International Institute of Finance (IIF) estimates global debt to reach record $255 trillion by the end of 2019 and central bankers believe it is sustainable
Global debt hit a record high of over $250 trillion in the first half of this year, led by a surge in borrowings in the U.S. and China, according to a new report.
The report, released by the International Institute of Finance (IIF) on Thursday, showed that global debt surged by $7.5 trillion in the first six months of 2019. The IIF said the overall number hit $250.9 trillion at the end of this period, and will exceed $255 trillion by the end of 2019.
“China and the U.S. accounted for over 60% of the increase. Similarly, EM debt also hit a new record of $71.4 trillion (220% of GDP).
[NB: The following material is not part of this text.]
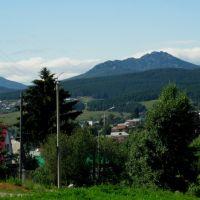 Mnt. Malinovka (Raspberry ridge), Белорецк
With few signs of slowdown in the pace of debt accumulation, we estimate that global debt will surpass $255 trillion this year,” the IIF said in the report.
Rising debt across the world has been a big concern for investors and has also been flagged as the next breaking point by a number of economists. Record-low interest rates make it extremely easy for corporates and sovereigns to borrow more money.
“However, with diminishing scope for further monetary easing in many parts of the world, countries with high levels of government debt (Italy, Lebanon) — as well as those where government debt is growing rapidly (Argentina, Brazil, South Africa, and Greece) — may find it harder to turn to fiscal stimulus,” the IIF report stated.
The International Monetary Fund (IMF) last month escalated its warnings about high levels of risky corporate debt, which have been exacerbated by persistent low interest rates from central banks. The IMF warned that almost 40%, or around $19 trillion, of the corporate debt in major economies such as the U.S., China, Japan, Germany, Britain, France, Italy and Spain was at risk of default in the event of another global economic downturn.
‘Pretty sustainable picture’However, central bankers don’t seem very worried by these rising debts. On Thursday, Federal Reserve Chairman Jerome Powell said he does not see signs of any bubbles brewing or immediate dangers being posed by trillion-dollar deficits.
“If you look at today’s economy, there’s nothing that’s really booming now that would want to bust,” Powell said in testimony before the House Budget Committee. “In other words, it’s a pretty sustainable picture.”
However, the report from IIF paints a different picture. It states that global government debt will top $70 trillion in 2019, up from $65.7 trillion in 2018, driven higher by the surge in U.S. federal debt.
“The big increase in global debt over the past decade — over $70 trillion — has been driven mainly by governments and the non-financial corporate sector (each up by some $27 trillion). For mature markets, the rise has mainly been in general government debt (up $17 trillion to over $52 trillion). However, for emerging markets the bulk of the rise has been in non-financial corporate debt (up $20 trillion to over $30 trillion).”
The IIF cites the deepening of global bond markets as the reason for the rise in debt levels. The global bond markets increased from $87 trillion in 2009 to over $115 trillion in mid-2019. The growth was mostly seen in the government bond market — which now make up 47% of global bond markets compared to 40% in 2009.
Global debt surged to a record $250 trillion in the first half of 2019, led by the US and China “The bond universe has grown most rapidly in emerging markets, swelling by over $17 trillion to near $28 trillion since 2009,” the report stated.